05 ago 2016 . Actualizado a las 09:36 h.

El sur es una promesa eterna en el horizonte de los norteños. A veces vuelvo a una novela que me gustó mucho hace unos cuantos años y que habla precisamente de eso, de la fascinación por el Sur -en este caso formulado con esa mayúscula evocadora que habla de paisajes que acaso existan sólo en nuestra imaginación, de vientos que jamás han alborotado nuestro pelo, de olores con los que ni siquiera tenemos la capacidad de fantasear- y de ese síndrome de Gauguin que todo hombre que se precie ha de llevar consigo hasta que no quede más remedio que asumir la lánguida resignación de Salvatore Quasimodo («più nessuno mi porterà nel sud»), porque inevitablemente tendrá que llegar el momento en el que descubramos que los sueños son mentira. Víctor Erice dirigió una película sobre el sur en la que sólo sale el norte, una genialidad obligada por la falta de presupuesto y los recelos de un productor que no acababa de ver lo que el cineasta vasco proponía. La película se inspira en un relato de Adelaida García Morales que lleva ese mismo título, El sur, y en el que la tesis sí se confronta a su antítesis en unos párrafos poblados de claroscuros, los que median entre la luminosidad de lo evidente y el vislumbramiento de una frustración.

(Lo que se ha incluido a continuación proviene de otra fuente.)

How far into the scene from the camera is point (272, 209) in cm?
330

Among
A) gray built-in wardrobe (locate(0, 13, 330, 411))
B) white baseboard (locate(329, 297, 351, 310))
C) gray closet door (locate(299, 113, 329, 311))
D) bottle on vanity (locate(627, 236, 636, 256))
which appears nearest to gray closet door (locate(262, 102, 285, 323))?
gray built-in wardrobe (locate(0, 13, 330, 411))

Cada persona lleva su propio sur a cuestas porque el sur no es otra cosa que las antípodas íntimas de cada cual. Stuart Pedrell, multimillonario constructor de la Barcelona que se disponía a encarar la Transición, lo buscó en una barriada obrera cuyas viviendas él mismo había promovido, naufragando durante meses en una vida que no era la suya, sino la de aquellos a los que siempre había evitado parecerse, porque los polos opuestos se atraen y nada nos explica mejor que nuestro negativo. Robert Louis Stevenson, burgués de salud maltrecha, escribió La isla del tesoro y huyó atraído por sus propias fantasías hasta una playa anclada junto a la cumbre del Vaea. Allí los nativos le llamaron Tusitala, que significa «contador de historias» y fue el apodo más afortunado que le pudieron poner a alguien que no se dedicó nunca a otra cosa, y en aquellas latitudes recibió sepultura cuando la muerte llamó a su puerta y él la recibió componiendo un epitafio que es una declaración de finales y un poema memorable. Tres versos limpios como un cristal de diamante inspirados por la única satisfacción digna que puede procurar la vida. «Aquí yace donde quiso yacer. / De vuelta del mar está el marinero, / de vuelta del monte está el cazador».